TASK REQUIREMENTS: Please list each line of the entries below that contains the string "closest", matching case exactly.

## BEGIN THE INPUT

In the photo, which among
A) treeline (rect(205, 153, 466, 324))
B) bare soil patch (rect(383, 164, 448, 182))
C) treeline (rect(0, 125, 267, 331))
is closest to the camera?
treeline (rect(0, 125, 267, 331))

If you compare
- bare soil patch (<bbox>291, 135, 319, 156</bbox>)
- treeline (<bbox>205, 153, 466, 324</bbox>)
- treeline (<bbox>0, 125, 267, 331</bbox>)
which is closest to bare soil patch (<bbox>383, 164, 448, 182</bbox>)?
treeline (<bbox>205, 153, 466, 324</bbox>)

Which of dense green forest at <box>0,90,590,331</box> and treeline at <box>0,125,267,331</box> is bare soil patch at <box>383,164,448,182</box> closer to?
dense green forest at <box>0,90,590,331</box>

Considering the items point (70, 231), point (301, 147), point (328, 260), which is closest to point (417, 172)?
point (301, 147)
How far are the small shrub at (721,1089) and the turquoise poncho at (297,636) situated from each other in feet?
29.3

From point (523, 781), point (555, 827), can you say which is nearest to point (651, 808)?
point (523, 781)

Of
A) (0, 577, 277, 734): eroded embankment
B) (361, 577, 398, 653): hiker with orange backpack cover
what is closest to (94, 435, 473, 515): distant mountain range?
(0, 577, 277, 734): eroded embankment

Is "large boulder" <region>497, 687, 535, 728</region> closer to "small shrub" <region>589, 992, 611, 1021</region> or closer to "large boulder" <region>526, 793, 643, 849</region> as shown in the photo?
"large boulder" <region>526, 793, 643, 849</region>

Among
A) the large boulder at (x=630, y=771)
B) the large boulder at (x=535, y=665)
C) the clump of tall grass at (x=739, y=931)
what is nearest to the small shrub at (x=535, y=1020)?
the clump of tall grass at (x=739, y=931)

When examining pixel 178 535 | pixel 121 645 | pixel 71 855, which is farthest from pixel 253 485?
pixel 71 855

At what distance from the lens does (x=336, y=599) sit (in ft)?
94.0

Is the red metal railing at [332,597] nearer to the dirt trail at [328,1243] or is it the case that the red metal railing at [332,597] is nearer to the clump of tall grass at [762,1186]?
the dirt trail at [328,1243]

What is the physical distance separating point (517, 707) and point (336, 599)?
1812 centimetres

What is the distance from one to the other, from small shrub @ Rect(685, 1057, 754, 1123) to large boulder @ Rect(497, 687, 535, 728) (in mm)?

## END THE INPUT

FULL SOLUTION:
is closest to the camera?
which is closest to bare soil patch (<bbox>383, 164, 448, 182</bbox>)?
Considering the items point (70, 231), point (301, 147), point (328, 260), which is closest to point (417, 172)?
what is closest to (94, 435, 473, 515): distant mountain range?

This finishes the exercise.